Необходимо вспомнить еще один весьма характерный факт. Разработчики реакторной установки не включили в ее проект защиту от прекращения подачи питательной воды. Ситуация была достаточно серьезной, особенно для РБМК-1000 первого поколения, у которых возможности аварийного охлаждения реактора были ограничены. Главный инспектор по ядерной безопасности Минсредмаша запретил работу АЭС с реакторами РБМК на полной мощности до введения такой защиты. Но создатели реактора и проектанты запросили на его разработку непомерно большой срок. Пришлось собственными силами создавать проект защиты «стоп питательная вода». После длительных проволочек проект был утвержден и реализован. Проводить испытания режима прекращения подачи питательной воды выпало Чернобыльской АЭС. Мы долго к ним готовились, вдумывались в каждый шаг, в каждое действие операторов, анализировали реакцию на них реакторной установки и другого оборудования. В конечном итоге испытания состоялись и защита была введена в действие.

Перечень вышеуказанных сюрпризов можно было бы продолжить. Еще больше о них могли бы рассказать эксплуатационники Ленинградской АЭС, головной энергоблок которой фактически был превращен в испытательный полигон.

Постепенно стали вызревать серьезные вопросы. Почему эксплуатация энергоблоков с реакторами РБМК была сопряжена с постоянными усовершенствованиями, реконструкциями, исправлениями допущенных их разработчиками ошибок? А их было много, недопустимо много. Почему энергетические установки, призванные вырабатывать электроэнергию по жестким плановым заданиям, превратили, по сути, в экспериментальные полигоны? Почему была проигнорирована стадия прототипа малой мощности, на котором можно было бы в относительно безопасных условиях накапливать эксплуатационный опыт и проводить необходимые эксперименты и испытания?

**Задание:** Перепишите отрывок текста о реакторах РБМК от «Постепенно стали вызревать» до «эксперименты и испытания?» включительно, заменив «экспериментальные полигоны» на «испытательные стенды». Приведенные далее строки не понадобятся.

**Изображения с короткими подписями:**

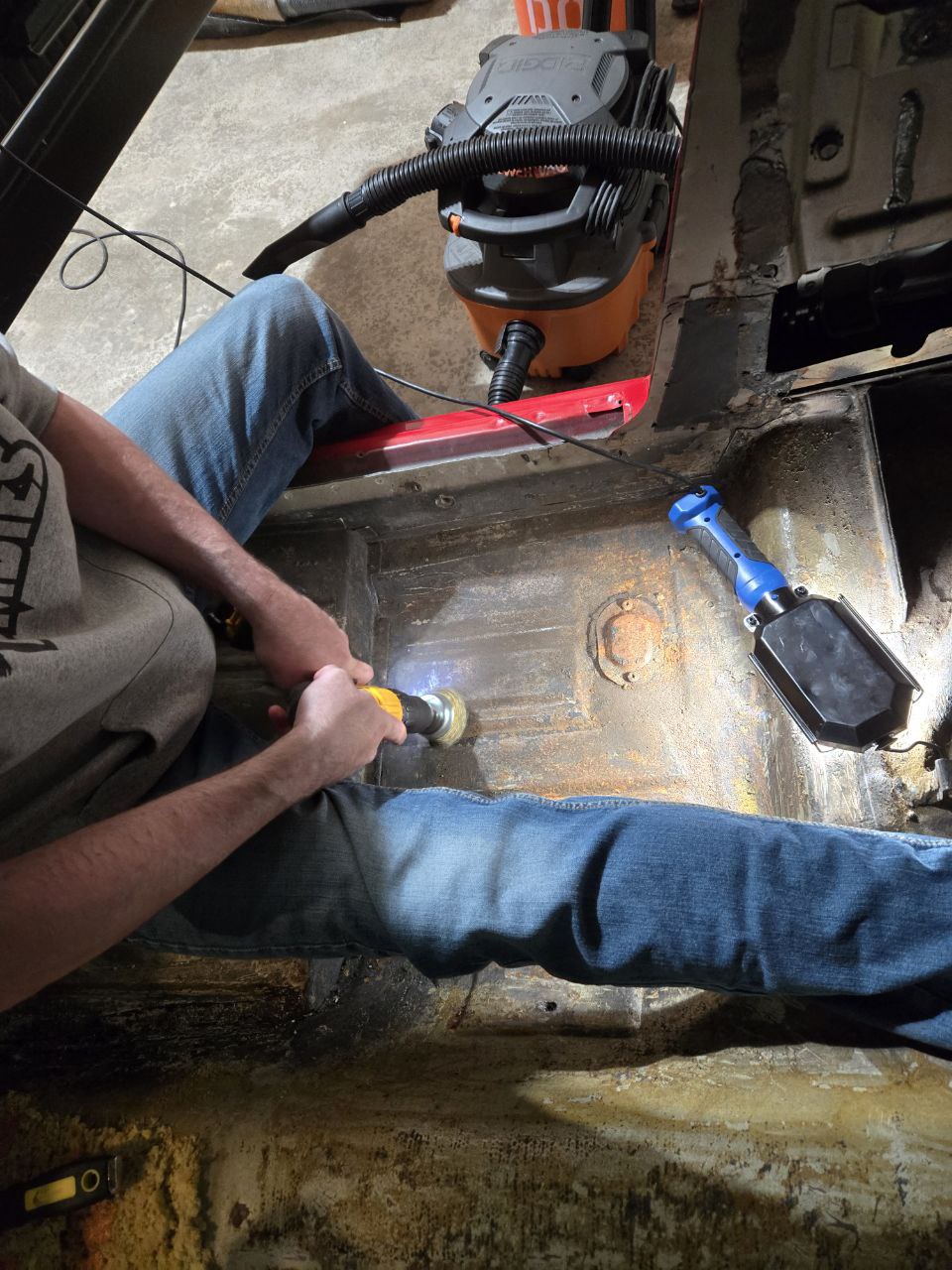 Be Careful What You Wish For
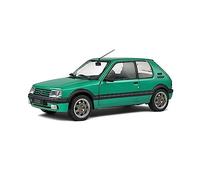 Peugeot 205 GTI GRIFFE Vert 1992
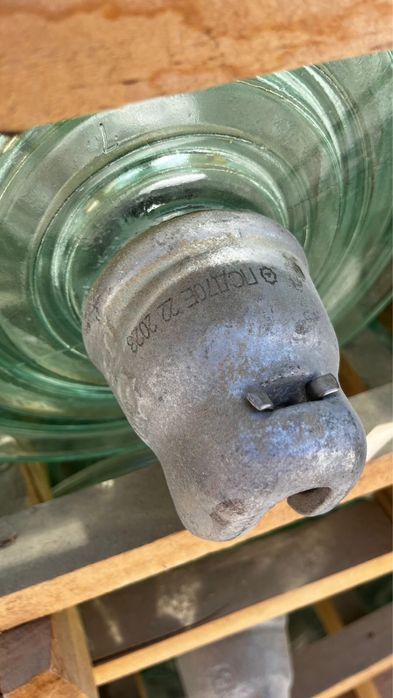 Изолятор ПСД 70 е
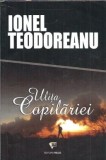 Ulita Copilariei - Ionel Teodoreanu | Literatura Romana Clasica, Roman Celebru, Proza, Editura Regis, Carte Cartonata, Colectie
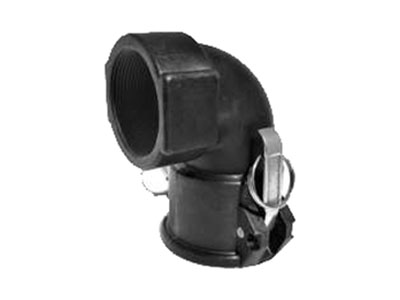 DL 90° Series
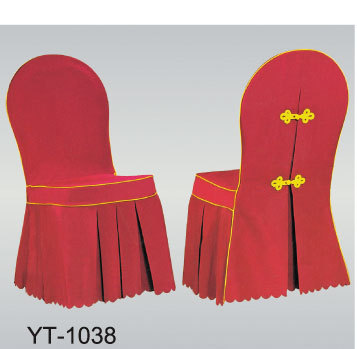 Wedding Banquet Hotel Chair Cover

**Ответ:**
Постепенно стали вызревать серьезные вопросы. Почему эксплуатация энергоблоков с реакторами РБМК была сопряжена с постоянными усовершенствованиями, реконструкциями, исправлениями допущенных их разработчиками ошибок? А их было много, недопустимо много. Почему энергетические установки, призванные вырабатывать электроэнергию по жестким плановым заданиям, превратили, по сути, в испытательные стенды? Почему была проигнорирована стадия прототипа малой мощности, на котором можно было бы в относительно безопасных условиях накапливать эксплуатационный опыт и проводить необходимые эксперименты и испытания?